The name of the plan -- a tax break for small savers -- is appealing. But that is about all that can be said in favor of the proposal Rep. W. Henson Moore (R-La.) will offer as a substitute for the mortgage-housing bond bill when it reaches the House floor shortly.

Rep Moore wants to exclude from federal taxation the first $100 in interest an individual gets on a savings account in an institution that makes mortgage loans. He has lined up 191 co-sponsors, just a handful fewer than the votes necessary to get his bill passed. The temptation on the House floor will be to pass the thing, since the idea of helping the "small saver" has a lot of mileage in it during a political campaign.

That, of course, will not be the primary argument made for Rep. Moore's proposal. It is designed (or so the claim goes) to encourage more people to save more money and to entice them to put that money in savings and loans, which are having a hard time attracting investors now.

Unfortunately, there is little reason to think this proposal will do much to achieve either of those desirable goals.

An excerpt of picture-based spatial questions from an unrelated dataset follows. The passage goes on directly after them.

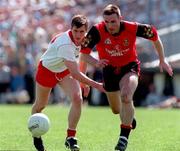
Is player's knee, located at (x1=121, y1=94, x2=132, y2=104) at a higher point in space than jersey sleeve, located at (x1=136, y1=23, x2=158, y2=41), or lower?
lower

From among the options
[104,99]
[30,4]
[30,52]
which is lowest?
[104,99]

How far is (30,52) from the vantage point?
85.9 feet

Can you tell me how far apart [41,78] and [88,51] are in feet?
2.69

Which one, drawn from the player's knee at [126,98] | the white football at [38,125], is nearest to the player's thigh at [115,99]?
the player's knee at [126,98]

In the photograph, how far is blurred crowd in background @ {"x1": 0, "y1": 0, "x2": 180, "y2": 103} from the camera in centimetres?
2578

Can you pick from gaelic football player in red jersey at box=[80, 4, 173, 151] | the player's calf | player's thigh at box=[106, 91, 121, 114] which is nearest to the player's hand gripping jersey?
gaelic football player in red jersey at box=[80, 4, 173, 151]

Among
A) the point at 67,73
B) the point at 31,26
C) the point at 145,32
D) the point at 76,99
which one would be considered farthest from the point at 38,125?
the point at 31,26

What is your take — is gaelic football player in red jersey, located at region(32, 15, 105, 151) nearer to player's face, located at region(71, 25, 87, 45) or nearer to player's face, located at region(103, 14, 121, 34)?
player's face, located at region(71, 25, 87, 45)

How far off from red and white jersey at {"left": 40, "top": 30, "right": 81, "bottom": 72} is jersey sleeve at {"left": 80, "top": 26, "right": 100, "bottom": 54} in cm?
33

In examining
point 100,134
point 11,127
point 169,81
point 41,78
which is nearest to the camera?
point 41,78

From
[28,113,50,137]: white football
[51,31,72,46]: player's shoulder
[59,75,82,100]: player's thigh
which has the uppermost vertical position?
[51,31,72,46]: player's shoulder

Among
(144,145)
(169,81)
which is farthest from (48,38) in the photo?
(144,145)

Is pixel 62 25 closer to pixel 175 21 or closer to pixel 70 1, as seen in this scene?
pixel 70 1

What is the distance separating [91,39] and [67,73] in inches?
24.7
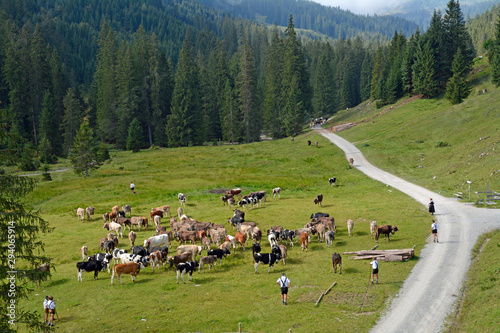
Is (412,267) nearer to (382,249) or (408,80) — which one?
(382,249)

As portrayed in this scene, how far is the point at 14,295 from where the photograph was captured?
14898mm

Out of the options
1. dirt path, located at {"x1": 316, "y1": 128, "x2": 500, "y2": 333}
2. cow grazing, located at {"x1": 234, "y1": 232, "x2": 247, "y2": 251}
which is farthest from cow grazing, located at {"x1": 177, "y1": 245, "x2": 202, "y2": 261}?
dirt path, located at {"x1": 316, "y1": 128, "x2": 500, "y2": 333}

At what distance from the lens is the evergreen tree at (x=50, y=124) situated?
348 ft

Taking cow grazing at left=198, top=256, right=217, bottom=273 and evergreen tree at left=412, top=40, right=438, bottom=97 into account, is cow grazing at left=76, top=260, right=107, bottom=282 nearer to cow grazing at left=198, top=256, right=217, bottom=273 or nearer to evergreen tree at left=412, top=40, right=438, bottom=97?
cow grazing at left=198, top=256, right=217, bottom=273

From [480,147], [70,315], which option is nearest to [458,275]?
[70,315]

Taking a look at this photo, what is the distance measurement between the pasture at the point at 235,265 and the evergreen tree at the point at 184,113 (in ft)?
138

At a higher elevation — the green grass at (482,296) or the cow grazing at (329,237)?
the cow grazing at (329,237)

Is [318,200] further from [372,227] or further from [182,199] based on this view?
[182,199]

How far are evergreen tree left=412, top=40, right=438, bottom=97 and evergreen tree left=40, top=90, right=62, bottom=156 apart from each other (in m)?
102

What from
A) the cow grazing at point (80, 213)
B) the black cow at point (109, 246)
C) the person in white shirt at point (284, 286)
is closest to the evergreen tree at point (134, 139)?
the cow grazing at point (80, 213)

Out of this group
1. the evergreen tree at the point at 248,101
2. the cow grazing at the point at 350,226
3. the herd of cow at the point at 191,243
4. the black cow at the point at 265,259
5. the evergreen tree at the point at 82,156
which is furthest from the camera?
the evergreen tree at the point at 248,101

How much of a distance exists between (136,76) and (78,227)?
8055 cm

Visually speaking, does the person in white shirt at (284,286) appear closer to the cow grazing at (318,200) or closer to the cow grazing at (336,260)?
the cow grazing at (336,260)

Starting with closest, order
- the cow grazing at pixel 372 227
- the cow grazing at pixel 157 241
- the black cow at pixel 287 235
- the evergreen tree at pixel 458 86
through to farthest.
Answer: the cow grazing at pixel 157 241 < the black cow at pixel 287 235 < the cow grazing at pixel 372 227 < the evergreen tree at pixel 458 86
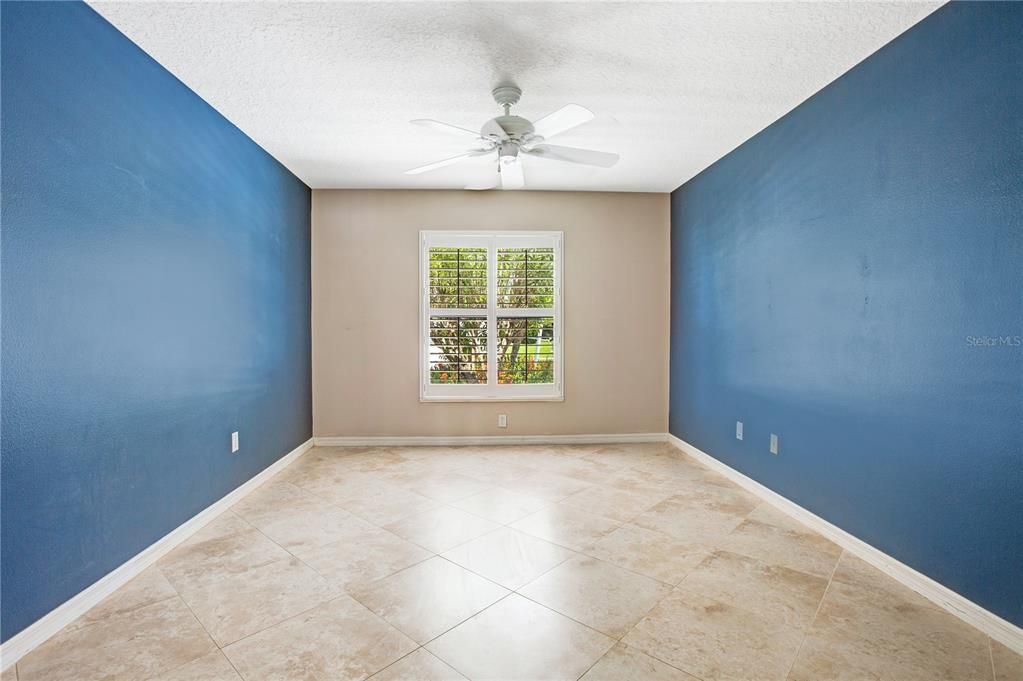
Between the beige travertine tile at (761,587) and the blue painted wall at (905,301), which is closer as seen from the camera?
the blue painted wall at (905,301)

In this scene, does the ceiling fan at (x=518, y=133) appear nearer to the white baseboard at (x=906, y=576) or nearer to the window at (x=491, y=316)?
the window at (x=491, y=316)

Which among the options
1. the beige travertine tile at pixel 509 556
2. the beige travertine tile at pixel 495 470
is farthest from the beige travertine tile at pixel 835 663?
the beige travertine tile at pixel 495 470

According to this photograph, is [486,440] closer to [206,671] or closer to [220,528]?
[220,528]

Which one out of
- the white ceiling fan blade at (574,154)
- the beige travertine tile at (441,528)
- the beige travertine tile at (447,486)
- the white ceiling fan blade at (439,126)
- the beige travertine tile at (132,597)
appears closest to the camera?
the beige travertine tile at (132,597)

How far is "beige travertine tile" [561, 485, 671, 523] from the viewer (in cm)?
293

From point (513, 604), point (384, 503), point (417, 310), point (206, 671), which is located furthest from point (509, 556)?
point (417, 310)

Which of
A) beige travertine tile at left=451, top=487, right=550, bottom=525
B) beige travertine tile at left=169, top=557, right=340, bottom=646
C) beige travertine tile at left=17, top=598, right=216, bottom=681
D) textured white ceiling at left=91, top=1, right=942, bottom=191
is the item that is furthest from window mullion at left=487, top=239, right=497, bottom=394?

While it might encourage some big investors to shift some cash to S & Ls -- if they don't have some there already -- it won't be much of an incentive to those who don't already have savings accounts. Like almost all tax breaks, this proposal gives its greatest rewards to big wage earners. An exemption of this kind is always worth twice as much to the family in the 50-percent bracket as to the family in the 25-percent bracket.

The "small savers" are not saving much money these days for a simple reason that has little to do with interest rates or tax breaks. It is called inflation and it is either eating up all available income or its seemingly inevitable upward course suggests that saving money is a losing proposition. If the present rate of inflation continues for the next 12 months, $1,000 will buy more right now than it, plus the interest and the tax savings under this proposal, will buy a year from now.

The only certain thing about Rep. Moore's proposal is that if it is passed, the loss of revenue to the federal treasury will be hefty. Either that loss will have to be made up elsewhere or the federal deficit will have to be enlarged. Congress would do better to attack the real problem of the "small saver" -- inflation -- than to waste its time on political gimmicks like this one.